Begin at the line below that has "COM 340 UOP". Stop after the line that has "Fundamentals of Engineering", repeating each line exactly and leaving out the pictures.

Data section:
☆ ☆ ☆ ☆ ☆

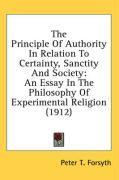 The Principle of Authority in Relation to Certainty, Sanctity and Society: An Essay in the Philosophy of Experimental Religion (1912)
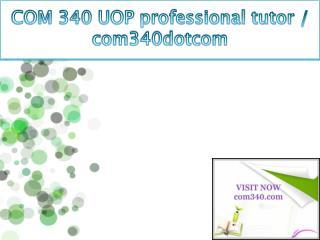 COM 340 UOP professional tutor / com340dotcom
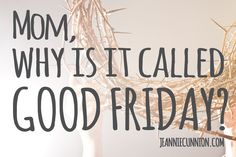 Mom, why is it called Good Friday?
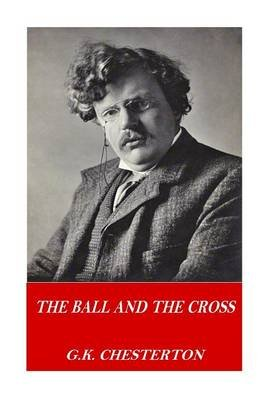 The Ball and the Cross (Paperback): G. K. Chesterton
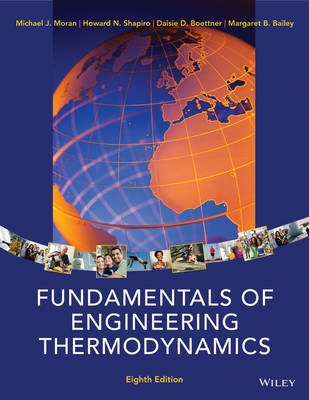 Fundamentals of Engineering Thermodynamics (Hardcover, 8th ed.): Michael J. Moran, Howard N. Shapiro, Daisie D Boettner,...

☆ ☆ ☆ ☆ ☆

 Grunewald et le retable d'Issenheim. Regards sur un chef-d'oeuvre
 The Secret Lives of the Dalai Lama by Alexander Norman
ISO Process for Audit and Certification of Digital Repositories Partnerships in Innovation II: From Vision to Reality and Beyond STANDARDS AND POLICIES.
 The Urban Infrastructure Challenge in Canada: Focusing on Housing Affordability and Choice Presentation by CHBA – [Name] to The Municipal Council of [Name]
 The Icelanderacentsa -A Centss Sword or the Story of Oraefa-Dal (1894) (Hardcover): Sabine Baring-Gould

☆ ☆ ☆ ☆ ☆

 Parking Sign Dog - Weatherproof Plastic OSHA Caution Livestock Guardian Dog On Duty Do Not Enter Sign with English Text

☆ ☆ ☆ ☆ ☆

Response to this task:
 COM 340 UOP professional tutor / com340dotcom
 Mom, why is it called Good Friday?
 The Ball and the Cross (Paperback): G. K. Chesterton
 Fundamentals of Engineering Thermodynamics (Hardcover, 8th ed.): Michael J. Moran, Howard N. Shapiro, Daisie D Boettner,...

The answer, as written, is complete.